Initially I assumed this would be something simple we can configure but the actual solution proved a little more fiddly than I first expected. A lot of Googling did not yield many examples of similar requirements. The final code, may not be the best way to achieve the goal but seems to work and is the best we could come up with. Feel free to send any improved ideas through!

Defining the Requirement

As I said above; we wanted to ensure that any strings that JSON.NET deserializes from our request body into our model classes do not get bound with any un-encoded HTML or script tags in the values. The requirement was to prevent this by default and enable it globally so that other developers do not have to explicitly remember to set attributes, apply any code on the model or write any validators to encode the data.
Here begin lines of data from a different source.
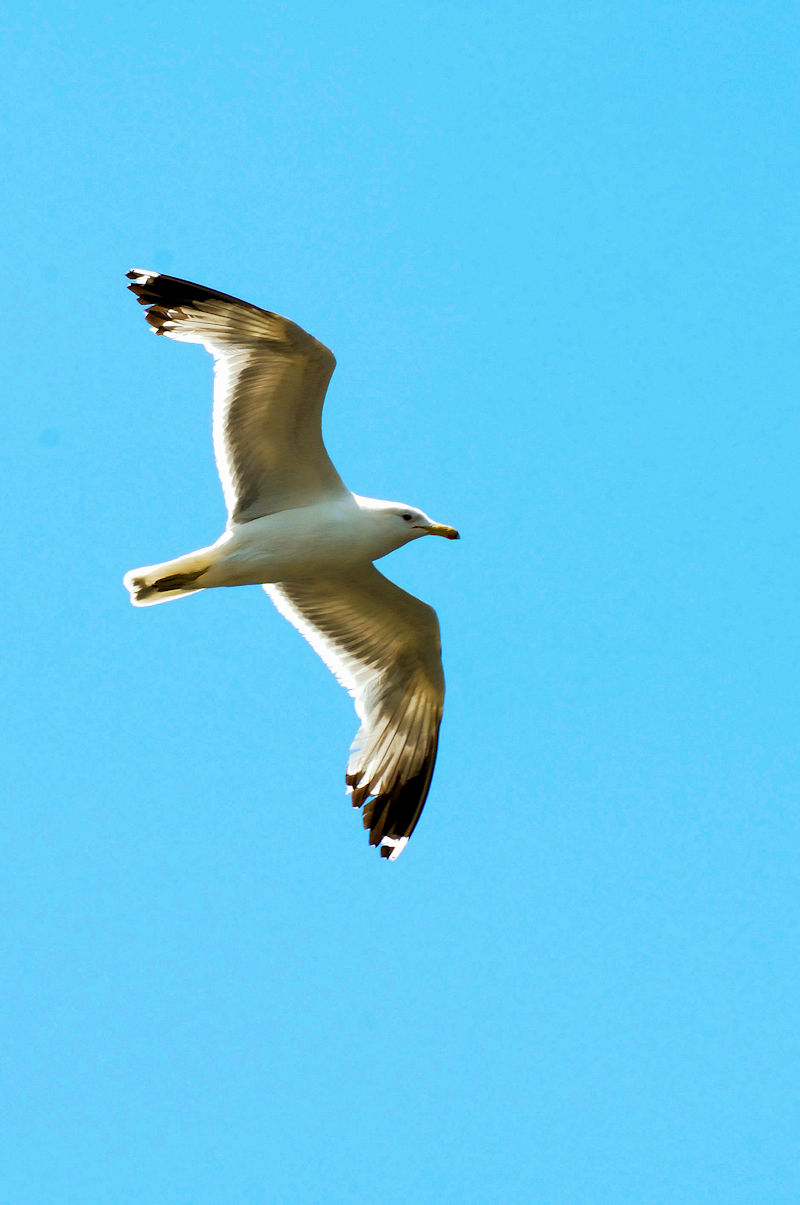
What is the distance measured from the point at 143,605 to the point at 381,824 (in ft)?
6.79

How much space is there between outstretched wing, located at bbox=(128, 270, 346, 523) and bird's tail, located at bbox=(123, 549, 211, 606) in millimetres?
489

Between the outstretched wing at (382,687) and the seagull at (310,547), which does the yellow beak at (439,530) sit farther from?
the outstretched wing at (382,687)

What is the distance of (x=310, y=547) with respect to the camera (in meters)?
8.97

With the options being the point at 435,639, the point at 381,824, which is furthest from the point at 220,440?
the point at 381,824

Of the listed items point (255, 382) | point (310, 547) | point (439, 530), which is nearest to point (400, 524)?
point (439, 530)

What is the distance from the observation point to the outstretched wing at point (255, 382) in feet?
28.0

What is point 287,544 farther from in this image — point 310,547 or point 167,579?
point 167,579

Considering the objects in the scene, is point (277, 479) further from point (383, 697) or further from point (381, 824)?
point (381, 824)

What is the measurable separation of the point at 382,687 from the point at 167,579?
1700mm

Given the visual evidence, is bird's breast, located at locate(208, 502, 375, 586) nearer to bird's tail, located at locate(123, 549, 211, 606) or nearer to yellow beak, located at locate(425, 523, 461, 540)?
bird's tail, located at locate(123, 549, 211, 606)

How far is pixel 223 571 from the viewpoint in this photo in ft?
29.3

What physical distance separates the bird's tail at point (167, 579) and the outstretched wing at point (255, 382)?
49 cm

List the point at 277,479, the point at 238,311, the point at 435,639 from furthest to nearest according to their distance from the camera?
the point at 435,639 < the point at 277,479 < the point at 238,311

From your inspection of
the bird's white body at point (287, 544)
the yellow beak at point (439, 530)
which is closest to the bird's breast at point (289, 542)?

Any manual steps or rules like that can easily get forgotten so we wanted a locked down by default approach. The expected outcome was that the values from the properties on any deserialized models is sanitised and HTML encoded as soon as we get access to objects in the controllers.

For example the following JSON body should result in the title property being encoded once bound onto our model.

{
	"Title" : "<script>Something Nasty</script>",
	"Description" : "A long description.",
	"Reference": "REF12345"
}

The resulting title once deserialized and bound should be “&lt;script&gt;Something Nasty&lt;/script&gt;”.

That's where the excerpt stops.